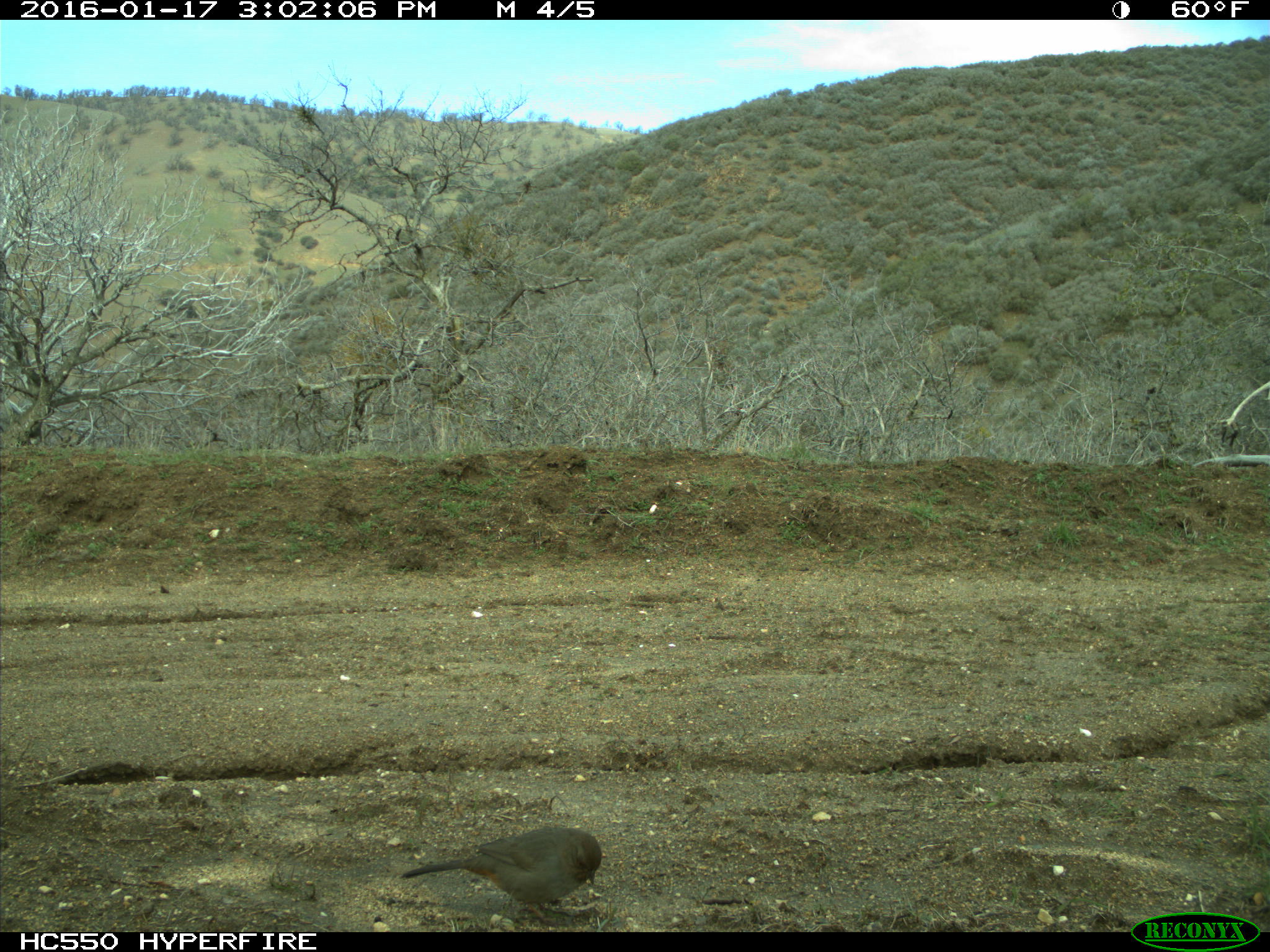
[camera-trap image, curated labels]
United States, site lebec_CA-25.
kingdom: Animalia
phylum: Chordata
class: Aves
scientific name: Aves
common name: birds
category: unidentified bird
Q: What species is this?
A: Unidentified bird (birds) (Aves).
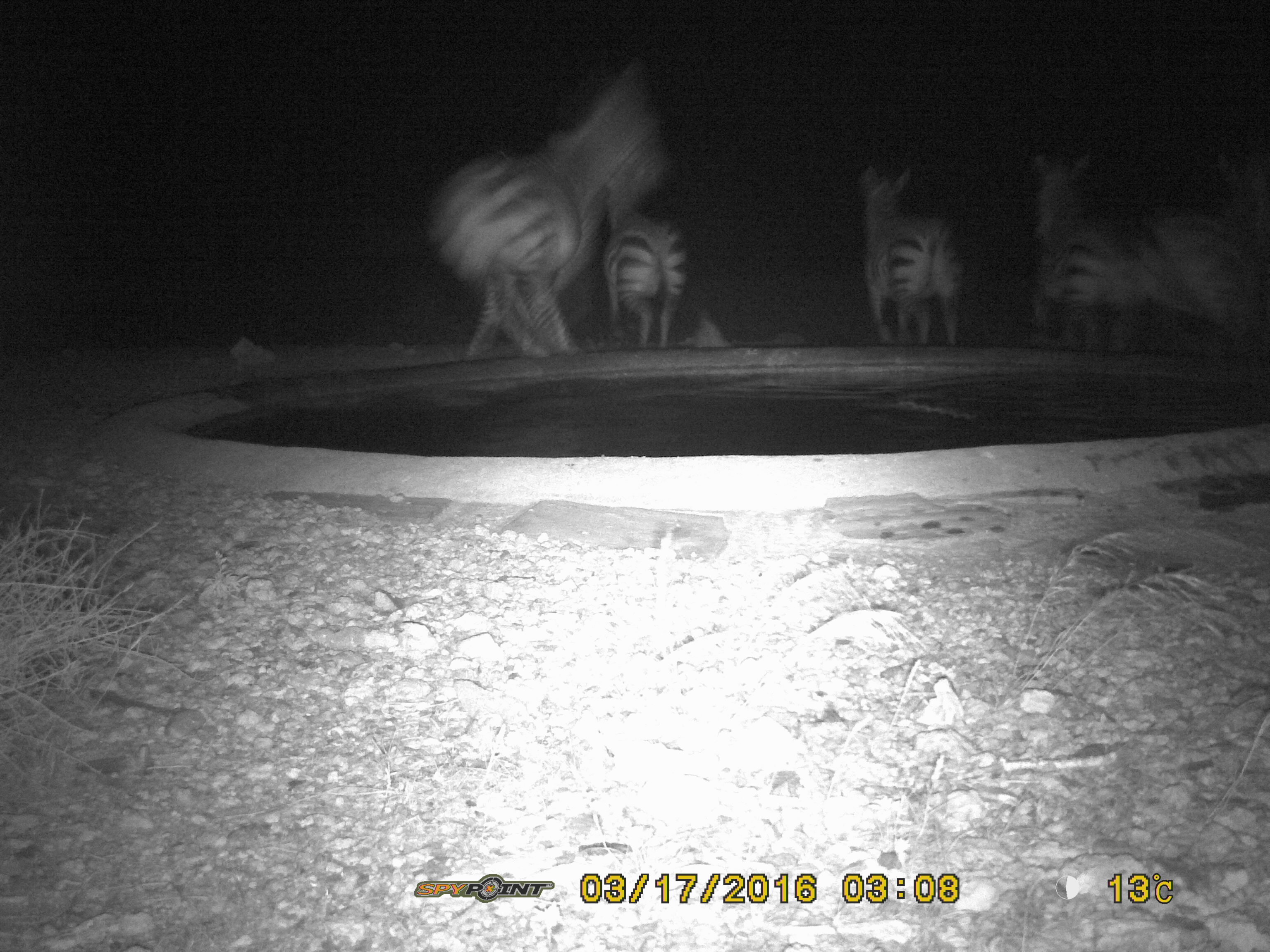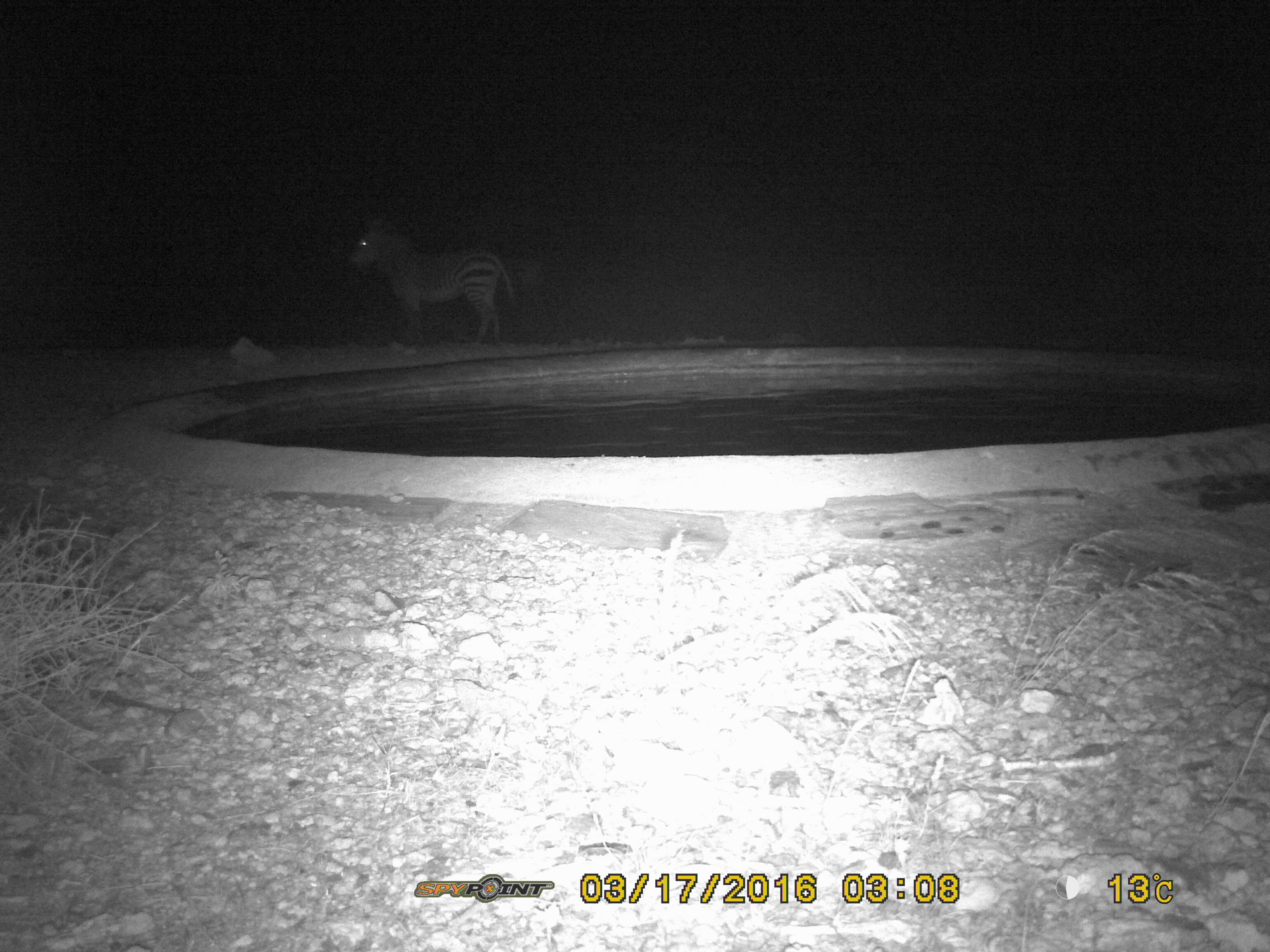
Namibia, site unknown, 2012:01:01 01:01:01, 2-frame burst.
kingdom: Animalia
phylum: Chordata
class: Mammalia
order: Perissodactyla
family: Equidae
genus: Equus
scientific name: Equus zebra hartmannae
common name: hartmann's mountain zebra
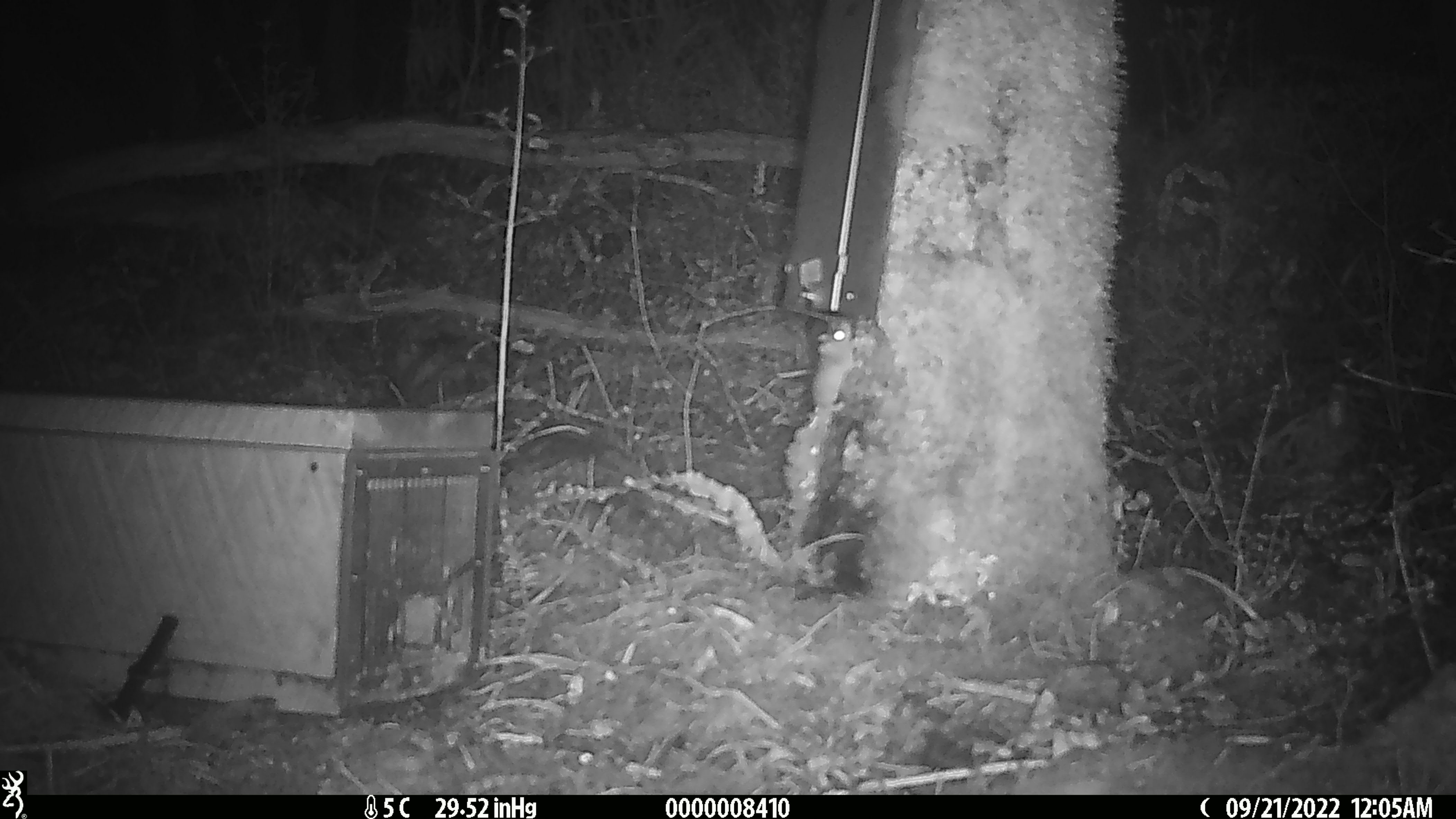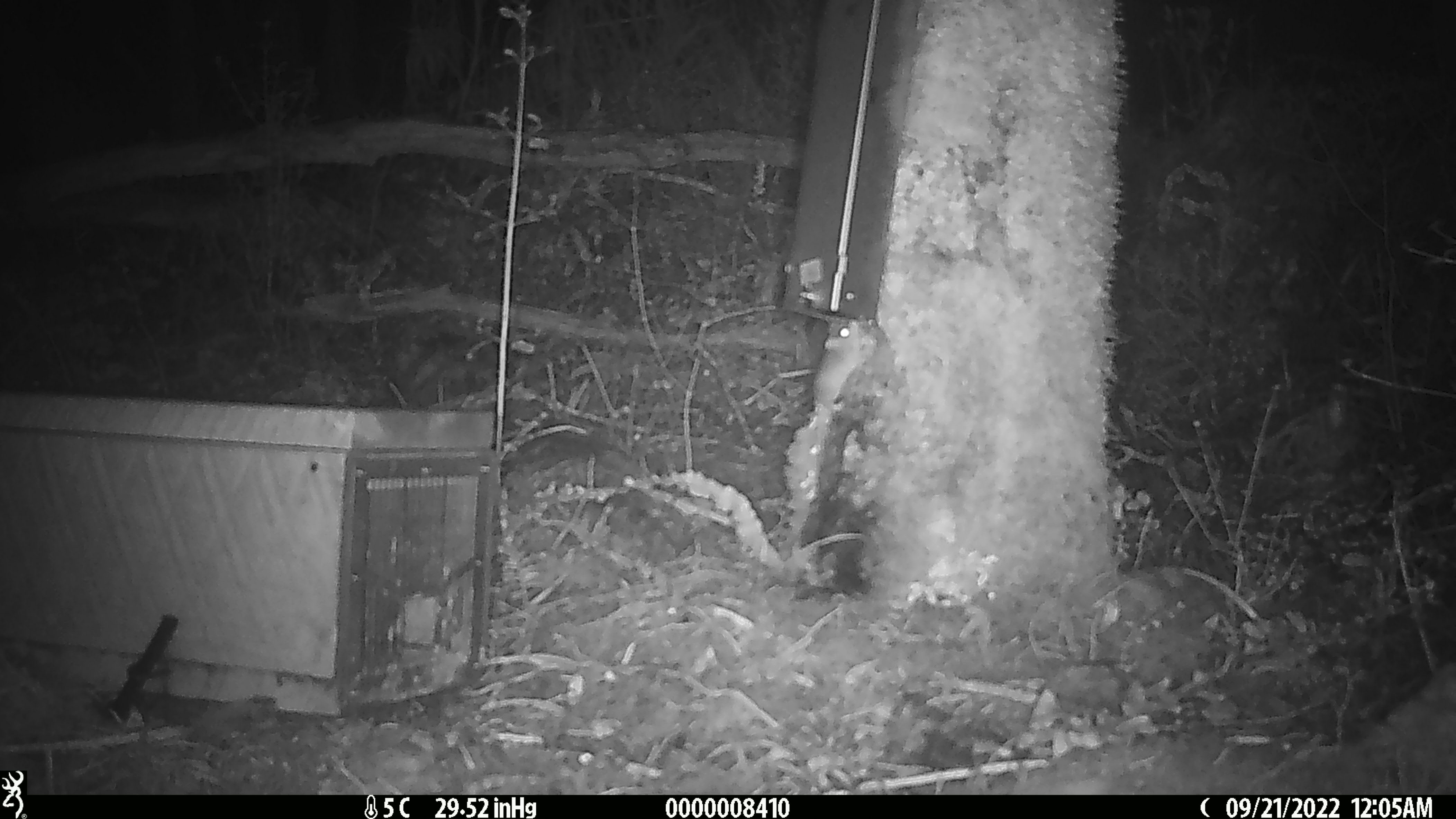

◆ ◆ ◆

#### About this exercise:
Your task is to repeat only the lines from the line containing "order: Perissodactyla" through the final line of the material, inclusive; do not include pictures.

#### Result for this task:
order: Perissodactyla
family: Equidae
genus: Equus
scientific name: Equus zebra hartmannae
common name: hartmann's mountain zebra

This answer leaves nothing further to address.